Es bleibt uns dennoch nicht viel übrig, als es täglich wieder zu versuchen. Deshalb zur neuen Woche ein Themenwechsel: Ein Video mit Tomi Ungerer, seit jeher meine Referenz für Widersprüche.

Das Neue

Für einmal kein Buch. Sondern Sound. Es ist immer eine Offenbarung, am Ende vom Jahr noch ein Masterpiece zu entdecken. Danke.

30 ist das neue 20. Der Mann ist die neue Frau. Freiheit ist das neue Gefängnis. Und reich ist das neue schlau. Islam ist die neue katholische Kirche. Deutschland die neue Türkei. Die Schweiz schon bald im Siebengebirge. Und jetzt ist das neue vorbei. Drum wenn Du bald nach Hause kommst, bin ich nicht mehr hier. Ich kann nicht bleiben wie ich bin trotz Dir. Zuckerberg ist der neue Columbus. Der Bankmann die neue Aristokratie. Gesundheit der neue Exorzismus. Et la fatique c’est la nouvelle folie. Nichtraucher sind die neuen Raucher. Alte fühlen ich neu immer jünger. Intellektuell ist neu völlig unbrauchbar. Frei zum bestehlen ist neu Sophie Hunger. Drum wenn Du bald nach Hause kommst dann such nicht mehr nach mir. Ich kann nicht bleiben wo ich bin mit Dir.

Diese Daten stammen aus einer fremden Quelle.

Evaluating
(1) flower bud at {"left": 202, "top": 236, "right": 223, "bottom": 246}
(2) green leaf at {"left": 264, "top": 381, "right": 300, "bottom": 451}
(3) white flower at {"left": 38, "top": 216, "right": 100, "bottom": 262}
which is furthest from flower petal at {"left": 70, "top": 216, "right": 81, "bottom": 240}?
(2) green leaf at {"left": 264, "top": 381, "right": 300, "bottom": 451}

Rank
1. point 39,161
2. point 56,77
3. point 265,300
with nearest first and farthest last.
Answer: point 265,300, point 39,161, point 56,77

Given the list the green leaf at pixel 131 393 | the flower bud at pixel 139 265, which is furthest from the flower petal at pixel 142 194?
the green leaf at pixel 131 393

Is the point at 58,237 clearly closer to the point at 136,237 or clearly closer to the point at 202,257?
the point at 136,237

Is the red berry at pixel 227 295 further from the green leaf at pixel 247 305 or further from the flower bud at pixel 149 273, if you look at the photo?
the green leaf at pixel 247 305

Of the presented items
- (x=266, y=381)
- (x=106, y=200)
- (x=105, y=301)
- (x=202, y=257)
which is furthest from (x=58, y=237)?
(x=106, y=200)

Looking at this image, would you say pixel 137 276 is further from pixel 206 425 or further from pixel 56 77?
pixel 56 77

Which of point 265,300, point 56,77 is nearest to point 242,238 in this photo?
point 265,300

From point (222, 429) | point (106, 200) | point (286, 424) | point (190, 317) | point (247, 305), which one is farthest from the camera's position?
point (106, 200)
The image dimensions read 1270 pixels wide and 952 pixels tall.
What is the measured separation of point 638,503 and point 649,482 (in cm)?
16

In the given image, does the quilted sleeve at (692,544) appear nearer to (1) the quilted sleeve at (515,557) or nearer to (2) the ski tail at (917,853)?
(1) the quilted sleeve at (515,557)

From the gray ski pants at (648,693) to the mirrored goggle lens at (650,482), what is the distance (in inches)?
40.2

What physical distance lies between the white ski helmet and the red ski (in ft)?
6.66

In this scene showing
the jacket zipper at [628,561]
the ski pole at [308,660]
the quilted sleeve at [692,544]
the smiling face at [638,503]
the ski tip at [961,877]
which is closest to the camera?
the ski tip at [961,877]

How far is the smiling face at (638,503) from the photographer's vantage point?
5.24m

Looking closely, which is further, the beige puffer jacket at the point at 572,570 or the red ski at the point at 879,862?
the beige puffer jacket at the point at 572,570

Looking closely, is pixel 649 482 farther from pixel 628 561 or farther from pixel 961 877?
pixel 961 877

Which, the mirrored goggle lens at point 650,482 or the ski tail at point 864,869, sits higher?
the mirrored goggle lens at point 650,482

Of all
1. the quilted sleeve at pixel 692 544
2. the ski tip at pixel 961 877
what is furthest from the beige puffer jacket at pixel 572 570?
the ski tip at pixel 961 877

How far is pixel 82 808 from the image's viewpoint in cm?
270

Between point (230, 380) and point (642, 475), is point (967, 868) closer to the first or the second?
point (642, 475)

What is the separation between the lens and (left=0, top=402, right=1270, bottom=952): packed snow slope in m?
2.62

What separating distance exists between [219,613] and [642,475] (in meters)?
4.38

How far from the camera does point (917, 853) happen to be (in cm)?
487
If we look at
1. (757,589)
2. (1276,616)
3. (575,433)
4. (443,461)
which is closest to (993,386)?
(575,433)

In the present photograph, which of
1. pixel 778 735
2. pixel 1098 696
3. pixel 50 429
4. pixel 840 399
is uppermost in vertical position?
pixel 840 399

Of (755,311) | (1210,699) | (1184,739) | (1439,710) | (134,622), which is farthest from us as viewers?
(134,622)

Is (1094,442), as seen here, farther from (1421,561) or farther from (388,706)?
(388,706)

„Das Neue“ ist Track 4 on „The Danger of Light“. Musik von Sophie Hunger & Albert Malo, Lyrics von Sophie Hunger.
Ein Album mit viersprachigen Texten, vielschichtigen Klängen und auch herstellerisch eine gelungene Doppel-CD. Wärmstens empfohlen.

Ge- und verbunden

Diese beiden Geburtstagsgaben stehen ziemlich treffend für mein Leben (besonders mein Berufsleben) und erfüllen mir zwei grosse Wünsche: Endlich diese Kaléko-Gesamtausgabe und endlich ein rechter Blauzahn!
Lebkuchenproduktion 2012
Einen der ganz alten Berufe und einen ganz neuen unter meinen Fittichen zu haben, ist eine Aufgabe, die glaub ich ganz gut zu mir passt. Wie viel anders auch. Schwarze Kniesocken zum Beispiel. Und Grittibänze.

Wahlwochenende

An diesem verregneten Wahlwochenende geht mir alles gar langsam von der Hand. Aber die Woche war ordentlich, der Pegasus ist versandt, der Unterricht vorbereitet, Tests und Prüfungen aller Art sind erstellt, nötige Anträge geschrieben. Sogar ein bisschen Zeitung habe ich gelesen und freue mich auf das Buch von Buschkowsky:

„Welchen Tiefpunkt hat dieses Land in der geistigen Auseinandersetzung erreicht?“ fragte sich der Autor. „Niemand bestreitet meine Analyse, niemand setzt sich mit meinen Vorschlägen für eine bessere Intergrationspolitik auseinander, und an die Zahlen traut sich erst recht keiner ran.“ (Quelle: Das aktuelle Magazin)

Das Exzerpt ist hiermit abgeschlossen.